Mid-range options are also under pressure. There are growing reports that NVIDIA is quietly reducing supply of RTX 5070 Ti and RTX 5060 Ti 16GB models. These cards mattered because they were practical entry points for local LLM inference. In Europe, prices on the RTX 5060 Ti 16GB are already up around 15 percent. In the US, prices remain mostly stable, but prices are starting to increase also.

The RTX 4060 Ti remains available on the second-hand market, but its 288 GB/s memory bandwidth makes it a weak option for serious LLM workloads despite acceptable pricing.

One exception is the RTX Pro 6000 Blackwell. It remains consistently available, but at workstation pricing. Current listings range from about $7,989 to $8,699, which puts it far outside performance-per-dollar territory for most enthusiasts.

Why VRAM Is the Real Constraint

For local inference, VRAM is the hard limit. Compute can be scaled across GPUs, but memory capacity determines what models you can load at all.
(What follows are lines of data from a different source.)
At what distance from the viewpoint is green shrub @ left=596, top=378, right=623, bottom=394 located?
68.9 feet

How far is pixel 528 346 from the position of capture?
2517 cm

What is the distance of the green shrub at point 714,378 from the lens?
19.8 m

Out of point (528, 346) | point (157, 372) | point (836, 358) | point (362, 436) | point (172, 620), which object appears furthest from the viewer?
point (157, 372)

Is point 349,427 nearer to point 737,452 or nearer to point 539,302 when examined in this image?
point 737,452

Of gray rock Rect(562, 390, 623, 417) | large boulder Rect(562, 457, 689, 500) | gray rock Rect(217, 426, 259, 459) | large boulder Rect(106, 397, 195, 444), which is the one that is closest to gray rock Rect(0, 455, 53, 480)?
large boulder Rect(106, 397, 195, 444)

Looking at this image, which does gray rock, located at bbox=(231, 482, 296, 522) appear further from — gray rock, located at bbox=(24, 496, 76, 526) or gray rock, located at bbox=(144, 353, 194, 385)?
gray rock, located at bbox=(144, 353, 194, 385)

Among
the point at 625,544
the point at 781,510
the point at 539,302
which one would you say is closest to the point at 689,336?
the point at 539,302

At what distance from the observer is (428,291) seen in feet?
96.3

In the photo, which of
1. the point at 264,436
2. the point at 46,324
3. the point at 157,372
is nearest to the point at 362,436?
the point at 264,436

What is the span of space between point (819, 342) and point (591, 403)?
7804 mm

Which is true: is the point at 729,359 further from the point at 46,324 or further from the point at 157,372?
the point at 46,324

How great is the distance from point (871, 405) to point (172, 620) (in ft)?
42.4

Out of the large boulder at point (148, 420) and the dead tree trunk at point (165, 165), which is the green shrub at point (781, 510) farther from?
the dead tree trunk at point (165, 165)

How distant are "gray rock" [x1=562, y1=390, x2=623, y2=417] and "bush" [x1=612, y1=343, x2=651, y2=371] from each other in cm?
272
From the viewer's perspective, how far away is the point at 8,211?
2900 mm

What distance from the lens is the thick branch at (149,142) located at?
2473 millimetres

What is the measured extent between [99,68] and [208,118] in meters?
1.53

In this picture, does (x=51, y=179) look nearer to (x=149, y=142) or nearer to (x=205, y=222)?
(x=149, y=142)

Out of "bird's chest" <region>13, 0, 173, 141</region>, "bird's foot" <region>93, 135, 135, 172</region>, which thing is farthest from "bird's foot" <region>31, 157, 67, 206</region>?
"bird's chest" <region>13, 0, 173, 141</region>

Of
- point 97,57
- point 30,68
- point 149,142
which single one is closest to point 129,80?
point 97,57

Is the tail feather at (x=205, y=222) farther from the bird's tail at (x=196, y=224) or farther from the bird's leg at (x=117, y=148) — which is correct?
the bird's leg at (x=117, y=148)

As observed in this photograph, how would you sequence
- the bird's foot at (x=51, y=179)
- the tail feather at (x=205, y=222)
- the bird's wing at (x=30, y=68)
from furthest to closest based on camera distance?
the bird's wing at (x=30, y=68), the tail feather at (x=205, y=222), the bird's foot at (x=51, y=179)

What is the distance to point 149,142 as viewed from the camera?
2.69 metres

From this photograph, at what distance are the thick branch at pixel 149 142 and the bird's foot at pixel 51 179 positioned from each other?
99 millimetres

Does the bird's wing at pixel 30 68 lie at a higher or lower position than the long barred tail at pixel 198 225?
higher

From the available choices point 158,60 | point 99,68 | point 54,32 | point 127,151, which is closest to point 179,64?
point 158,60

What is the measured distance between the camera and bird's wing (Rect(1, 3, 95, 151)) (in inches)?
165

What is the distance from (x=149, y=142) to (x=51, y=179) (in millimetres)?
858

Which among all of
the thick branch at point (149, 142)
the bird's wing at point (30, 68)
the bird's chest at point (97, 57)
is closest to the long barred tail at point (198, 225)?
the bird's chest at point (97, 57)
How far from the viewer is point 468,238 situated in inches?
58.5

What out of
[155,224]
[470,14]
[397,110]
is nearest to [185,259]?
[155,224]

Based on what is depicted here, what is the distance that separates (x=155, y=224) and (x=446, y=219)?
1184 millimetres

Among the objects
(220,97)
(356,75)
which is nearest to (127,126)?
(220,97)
Rising VRAM costs explain both the higher prices and the shift toward 8GB consumer cards.

This is also why system memory trends matter. VRAM and DDR memory draw from the same manufacturing ecosystem. As AI accelerators absorb more wafers, every 12GB or 16GB gaming card becomes less attractive for manufacturers to ship.

Is Now a Good Time to Buy?

If your goal is to run local LLMs with meaningful context length, waiting carries real risk. Prices are not rising because of hype or short-term demand. They are rising because memory is structurally constrained.

Second-hand markets still offer some stability, especially for RTX 3090 and RTX 5060 Ti 16GB-class cards, but even there prices are creeping up. Historically, once VRAM-driven increases settle in, they do not reverse quickly.

It is also important to factor in NVIDIA’s release cadence. At this point, there are no indications that a consumer RTX 60 series launch is planned for 2026 that would meaningfully relieve pressure on the market. Without a near-term generational refresh to reset pricing or increase VRAM availability, the current supply dynamics are likely to persist rather than correct on their own.

Conclusion

GPU prices are moving up again, and for local LLM users the reason is clear. VRAM is becoming more expensive and less available, and manufacturers are responding by pushing lower-memory SKUs. If you need a high-VRAM GPU for on-premise inference, current pricing may look high, but it is likely closer to the floor than the peak. Waiting for relief may mean paying more for less memory later.